Actionable Primary Source Information is Non-Existent
The root of inefficiency in private markets is the lack of actionable and curated information. It is near impossible to discern the quality of early-stage companies on the internet. Although digital profiles exist, they lack actionable and accurate information on companies. As a result, market participants effectively throw darts until something sticks. For example, when we asked a Silicon Valley VC how he makes decisions about which companies to engage, here’s what we heard:
“I see about 30–40 companies online a day and to move through them quickly, I first look at what they’re doing, then what market they’re in, then the background of the team, then if they raised funding and if so, the quality of their investors. So 1) website, then 2) LinkedIn, then 3) crunchbase. This process takes me 2–3 minutes [each].” Based on this, I’ll either reach out for a call or pass.”
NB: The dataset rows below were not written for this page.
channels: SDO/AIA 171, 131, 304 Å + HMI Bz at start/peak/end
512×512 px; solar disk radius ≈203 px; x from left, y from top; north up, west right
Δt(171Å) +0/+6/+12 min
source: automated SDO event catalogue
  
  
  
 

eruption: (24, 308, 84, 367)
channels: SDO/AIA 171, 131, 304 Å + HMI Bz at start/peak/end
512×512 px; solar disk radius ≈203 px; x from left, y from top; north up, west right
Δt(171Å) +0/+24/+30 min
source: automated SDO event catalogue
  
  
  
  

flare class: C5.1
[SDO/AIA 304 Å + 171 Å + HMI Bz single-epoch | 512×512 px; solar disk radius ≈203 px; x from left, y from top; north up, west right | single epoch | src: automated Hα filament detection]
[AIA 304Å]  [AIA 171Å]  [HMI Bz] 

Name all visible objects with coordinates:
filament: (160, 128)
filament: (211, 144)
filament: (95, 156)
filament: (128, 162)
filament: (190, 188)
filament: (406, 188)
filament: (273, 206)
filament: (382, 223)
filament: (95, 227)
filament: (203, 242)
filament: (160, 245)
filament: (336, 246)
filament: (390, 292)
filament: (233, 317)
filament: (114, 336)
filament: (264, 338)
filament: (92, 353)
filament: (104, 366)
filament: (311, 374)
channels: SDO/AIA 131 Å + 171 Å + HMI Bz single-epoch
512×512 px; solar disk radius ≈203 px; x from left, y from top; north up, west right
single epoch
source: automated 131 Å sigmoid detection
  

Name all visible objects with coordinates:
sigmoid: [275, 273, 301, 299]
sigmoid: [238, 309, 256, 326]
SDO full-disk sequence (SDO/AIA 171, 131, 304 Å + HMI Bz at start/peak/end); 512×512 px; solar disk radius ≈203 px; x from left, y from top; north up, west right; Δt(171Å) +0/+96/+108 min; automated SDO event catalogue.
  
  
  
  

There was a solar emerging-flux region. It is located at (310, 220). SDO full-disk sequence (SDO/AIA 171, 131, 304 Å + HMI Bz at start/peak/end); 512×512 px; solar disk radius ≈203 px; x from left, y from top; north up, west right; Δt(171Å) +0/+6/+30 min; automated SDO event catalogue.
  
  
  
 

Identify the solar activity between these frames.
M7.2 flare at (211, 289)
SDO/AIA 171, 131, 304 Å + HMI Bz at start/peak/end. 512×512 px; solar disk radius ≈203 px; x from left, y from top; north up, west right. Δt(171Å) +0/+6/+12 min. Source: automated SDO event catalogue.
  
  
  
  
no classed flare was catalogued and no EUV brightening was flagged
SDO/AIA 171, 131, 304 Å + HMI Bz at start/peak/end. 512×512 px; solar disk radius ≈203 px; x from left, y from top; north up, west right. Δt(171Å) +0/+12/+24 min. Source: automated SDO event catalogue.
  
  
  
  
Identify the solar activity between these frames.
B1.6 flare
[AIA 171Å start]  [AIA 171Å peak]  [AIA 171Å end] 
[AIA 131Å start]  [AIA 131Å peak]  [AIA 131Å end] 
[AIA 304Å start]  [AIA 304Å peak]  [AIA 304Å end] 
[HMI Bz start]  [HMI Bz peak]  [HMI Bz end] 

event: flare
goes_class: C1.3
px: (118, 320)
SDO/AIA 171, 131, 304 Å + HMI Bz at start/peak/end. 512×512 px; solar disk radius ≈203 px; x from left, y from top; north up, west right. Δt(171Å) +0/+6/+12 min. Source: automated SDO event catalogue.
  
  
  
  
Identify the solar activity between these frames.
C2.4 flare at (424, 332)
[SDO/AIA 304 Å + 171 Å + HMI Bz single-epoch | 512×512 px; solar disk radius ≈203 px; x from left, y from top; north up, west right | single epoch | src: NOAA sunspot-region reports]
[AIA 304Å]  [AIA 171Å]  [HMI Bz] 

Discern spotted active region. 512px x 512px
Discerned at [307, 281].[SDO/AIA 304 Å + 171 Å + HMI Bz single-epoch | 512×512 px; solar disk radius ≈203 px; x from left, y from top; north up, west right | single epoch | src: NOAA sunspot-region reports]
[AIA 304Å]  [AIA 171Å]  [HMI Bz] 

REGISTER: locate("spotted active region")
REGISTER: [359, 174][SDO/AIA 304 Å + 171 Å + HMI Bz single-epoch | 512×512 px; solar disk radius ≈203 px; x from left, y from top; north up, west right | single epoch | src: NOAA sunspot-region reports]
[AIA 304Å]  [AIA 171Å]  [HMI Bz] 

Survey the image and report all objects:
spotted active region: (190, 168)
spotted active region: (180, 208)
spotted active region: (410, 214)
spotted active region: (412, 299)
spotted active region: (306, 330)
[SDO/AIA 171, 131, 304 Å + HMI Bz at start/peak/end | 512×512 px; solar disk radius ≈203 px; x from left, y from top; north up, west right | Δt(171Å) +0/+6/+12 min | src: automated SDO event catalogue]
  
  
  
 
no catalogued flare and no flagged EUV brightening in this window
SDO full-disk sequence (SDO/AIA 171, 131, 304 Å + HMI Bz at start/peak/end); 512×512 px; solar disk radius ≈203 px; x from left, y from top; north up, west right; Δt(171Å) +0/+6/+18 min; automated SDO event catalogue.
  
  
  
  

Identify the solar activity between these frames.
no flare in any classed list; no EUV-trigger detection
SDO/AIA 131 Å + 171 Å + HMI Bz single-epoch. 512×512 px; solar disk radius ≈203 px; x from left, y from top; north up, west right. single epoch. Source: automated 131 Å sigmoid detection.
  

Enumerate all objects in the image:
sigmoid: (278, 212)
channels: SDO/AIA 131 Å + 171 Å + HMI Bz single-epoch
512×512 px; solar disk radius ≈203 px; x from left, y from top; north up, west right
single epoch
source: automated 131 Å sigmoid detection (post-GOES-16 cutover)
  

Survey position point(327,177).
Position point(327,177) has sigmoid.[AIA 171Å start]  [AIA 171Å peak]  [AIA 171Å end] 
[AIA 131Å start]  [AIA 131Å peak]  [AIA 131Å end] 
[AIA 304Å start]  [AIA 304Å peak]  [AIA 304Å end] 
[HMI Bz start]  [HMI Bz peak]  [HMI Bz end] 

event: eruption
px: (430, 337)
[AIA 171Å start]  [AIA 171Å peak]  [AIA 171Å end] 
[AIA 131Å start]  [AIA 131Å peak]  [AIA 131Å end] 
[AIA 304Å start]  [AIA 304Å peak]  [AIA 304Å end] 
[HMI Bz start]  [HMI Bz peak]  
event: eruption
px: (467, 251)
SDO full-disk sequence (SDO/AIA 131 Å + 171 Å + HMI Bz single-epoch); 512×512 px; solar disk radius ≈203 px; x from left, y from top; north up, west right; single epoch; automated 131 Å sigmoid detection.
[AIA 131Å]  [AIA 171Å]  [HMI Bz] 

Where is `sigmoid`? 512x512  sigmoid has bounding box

The lack of actionable information in one click, coupled with noise, hinders efficient deal-sourcing, talent placement, customer engagement, and other entrepreneurial activities. It impacts every market participant, including founders, investors, talent, corporate innovation executives, and other service providers. Simply put, objectively high-caliber founding teams are at greater risk than ever of being buried in the noise.
To be clear, we aren’t the first to explore a software solution that promotes efficiency in private markets via data. Several technology platforms operate in this sphere.
- Data Mining: Companies including Crunchbase, CB Insights, Pitchbook, and Tracxn brand themselves as the “Bloomberg of Private Companies.” They provide users with data sets, research tools, and high-level analytics based on web scraped data.
- Networking & Fundraising: Platforms like NFXSignal, Gust, AngelList, and VCWiz offer investor discovery and engagement products. These products gather data on investors and aspire to create a democratic approach to fundraising for founders. Additionally, emerging crowdfunding platforms have recently created new paths to fundraising for founders.
- In-House Predictive Analytics: A handful of VC’s have built in-house prospecting engines. They extract data from the sources above, combine the data with manual inputs, and generate predictive insights and leads. Firms like Correlation Ventures, Quake Capital Partners, and 645 Ventures are pioneers here.
The platforms discussed above have each enabled a greater degree of private market efficiency in their own right. However, each of the above relies almost entirely on scraped data.
As a result, although the concept of harnessing data to make smarter investment decisions, like we’ve seen in stock market investing over the past decade with machine intelligence platforms such as Kensho Technologies, is logically on the horizon, venture capitalist Lisa Edgar explains the primary hurdle:
“The current talk about machine learning and AI tools running on top of these databases is absolutely nonsensical, unless there is keen focus and incentives on getting the underlying data right.”
Former AngelList employee David Booth also describes this constraint on efficient venture capital activity:
“The thing restraining innovation in VC isn’t so much “what tools help X do Y” — as it is where does the data come from that actually makes those tools useful. The next wave of innovation will come on the back of [digitizing the right foundation of data] and developing mechanisms for alignment of interests between participants in the ecosystem.”